Seçilmiş Metin:
+++
Dava, eser sözleşmesinden kaynaklanan alacak istemine ilişkin olup, mahkemece davanın reddine dair verilen karara karşı davacı vekilince istinaf kanun yoluna başvurulmuştur.
İnceleme, 6100 sayılı Hukuk Muhakemeleri Kanunu (HMK) 355. madde gereğince istinaf nedenleriyle sınırlı olarak ve kamu düzenine aykırı hususların olup olmadığı gözetilerek yapılmıştır.
Mahkemece, dosya kapsamındaki bilgi, belge ve toplanan deliller değerlendirilerek yasal düzenlemelere uygun ve isabetli gerekçeyle karar verilmiş olduğu, ileri sürülen istinaf sebepleri dikkate alındığında davacı vekilinin istinaf başvurusunun esastan reddine karar verilmiştir.
+++
Alıştırma Bölümleri:
[A] İstinaf kararına göre aşağıdaki soruları yanıtlayın:
(i) Dava, hangi sözleşmeden kaynaklanan alacak istemine ilişkindir?
(ii) İnceleme, hangi kanunun kaçıncı maddesi gereğince yapılmıştır?
(iii) Davacı vekilinin istinaf başvurusu hakkında nasıl bir karar verilmiştir?
[B] İstinaf kararında mahkemenin dosya kapsamında değerlendirdiği her şeyi sıralayın.
[C] Eser sözleşmesinden doğan alacak davasına ilişkin istinaf kararını kaldığı yerden sürdürün.
Bundan sonraki öğeler, metinle bağlantısı olmayan ayrı bir malzemedir.
+++
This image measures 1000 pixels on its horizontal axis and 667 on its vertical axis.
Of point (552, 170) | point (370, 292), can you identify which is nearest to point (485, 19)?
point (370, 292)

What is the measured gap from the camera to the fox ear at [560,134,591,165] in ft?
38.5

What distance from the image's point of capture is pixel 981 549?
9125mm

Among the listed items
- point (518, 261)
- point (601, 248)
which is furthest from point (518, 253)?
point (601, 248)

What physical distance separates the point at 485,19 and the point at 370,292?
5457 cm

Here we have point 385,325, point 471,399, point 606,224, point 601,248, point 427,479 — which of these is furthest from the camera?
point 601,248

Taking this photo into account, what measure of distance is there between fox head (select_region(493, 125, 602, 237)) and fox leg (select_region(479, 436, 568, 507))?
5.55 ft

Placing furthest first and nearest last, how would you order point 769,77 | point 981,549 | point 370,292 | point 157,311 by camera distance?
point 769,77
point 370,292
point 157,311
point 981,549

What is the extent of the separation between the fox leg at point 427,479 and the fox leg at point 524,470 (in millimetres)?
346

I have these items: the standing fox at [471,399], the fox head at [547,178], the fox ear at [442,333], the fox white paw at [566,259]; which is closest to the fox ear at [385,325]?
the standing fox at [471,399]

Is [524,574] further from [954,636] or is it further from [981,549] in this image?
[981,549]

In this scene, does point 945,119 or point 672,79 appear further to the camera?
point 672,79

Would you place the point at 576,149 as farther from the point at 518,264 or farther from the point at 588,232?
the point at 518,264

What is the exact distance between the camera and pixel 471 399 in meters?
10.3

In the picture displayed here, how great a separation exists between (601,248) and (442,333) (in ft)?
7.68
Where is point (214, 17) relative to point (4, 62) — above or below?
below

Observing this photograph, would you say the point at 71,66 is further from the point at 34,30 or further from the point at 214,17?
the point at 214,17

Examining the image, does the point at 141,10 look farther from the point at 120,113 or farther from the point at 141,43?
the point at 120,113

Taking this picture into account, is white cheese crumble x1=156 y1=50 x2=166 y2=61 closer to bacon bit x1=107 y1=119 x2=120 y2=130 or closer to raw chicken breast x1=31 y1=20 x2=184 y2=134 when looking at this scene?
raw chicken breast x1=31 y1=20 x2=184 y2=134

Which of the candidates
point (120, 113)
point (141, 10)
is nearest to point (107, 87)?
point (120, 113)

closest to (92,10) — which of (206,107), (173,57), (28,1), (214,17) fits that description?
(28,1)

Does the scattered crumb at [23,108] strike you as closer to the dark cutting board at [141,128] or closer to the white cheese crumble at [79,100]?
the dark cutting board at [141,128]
+++
Yazılı Yanıtlar:
[A]
(i) Eser sözleşmesinden.
(ii) 6100 sayılı Hukuk Muhakemeleri Kanunu'nun (HMK) 355. maddesi gereğince.
(iii) Başvurunun esastan reddine karar verilmiştir.

[B] Bilgi, belge ve toplanan deliller.

[C]
HÜKÜM: Yukarıda açıklanan nedenlerle;
1-Davacı vekilinin istinaf başvurusunun HMK’nın 353/1-b.1 maddesi gereğince esastan reddine,
2-Harçlar Kanunu gereğince alınması gereken 80,70 TL istinaf karar harcından peşin alınan 54,40 TL harcın mahsubu ile bakiye 26,30 TL harcın davacıdan tahsili ile Hazine’ye irat kaydına,
3-İstinaf başvurusu nedeniyle davacı tarafından yapılan yargılama giderlerinin ve ödenen başvuru harcının kendisi üzerinde bırakılmasına,
Dosya üzerinde yapılan inceleme sonucunda HMK’nın 362/1-a madde gereğince KESİN olmak üzere 17/05/2022 tarihinde oybirliği ile karar verildi.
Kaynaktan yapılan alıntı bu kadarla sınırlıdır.